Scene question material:
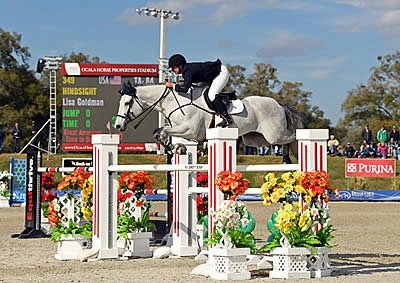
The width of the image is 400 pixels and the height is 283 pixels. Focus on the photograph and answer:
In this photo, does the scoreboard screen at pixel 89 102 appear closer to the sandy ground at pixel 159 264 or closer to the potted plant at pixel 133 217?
the sandy ground at pixel 159 264

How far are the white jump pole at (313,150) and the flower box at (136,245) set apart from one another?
265 cm

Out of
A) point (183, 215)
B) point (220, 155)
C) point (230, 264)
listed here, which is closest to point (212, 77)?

SHORT PROBLEM: Copy out the text lines of the material above word for word, from the first record to the last, and leave out the pictures.

OUTPUT OF THE EXERCISE:
The width of the image is 400 pixels and the height is 283 pixels. Focus on the photograph and answer:
In this photo, does the scoreboard screen at pixel 89 102 appear closer to the sandy ground at pixel 159 264 or closer to the potted plant at pixel 133 217?
the sandy ground at pixel 159 264

How far are the white jump pole at (313,150) and the flower box at (136,245) set apart from one another?
265 cm

Out of
A) point (183, 215)
B) point (220, 155)
C) point (230, 264)
listed here, which is closest to point (212, 77)?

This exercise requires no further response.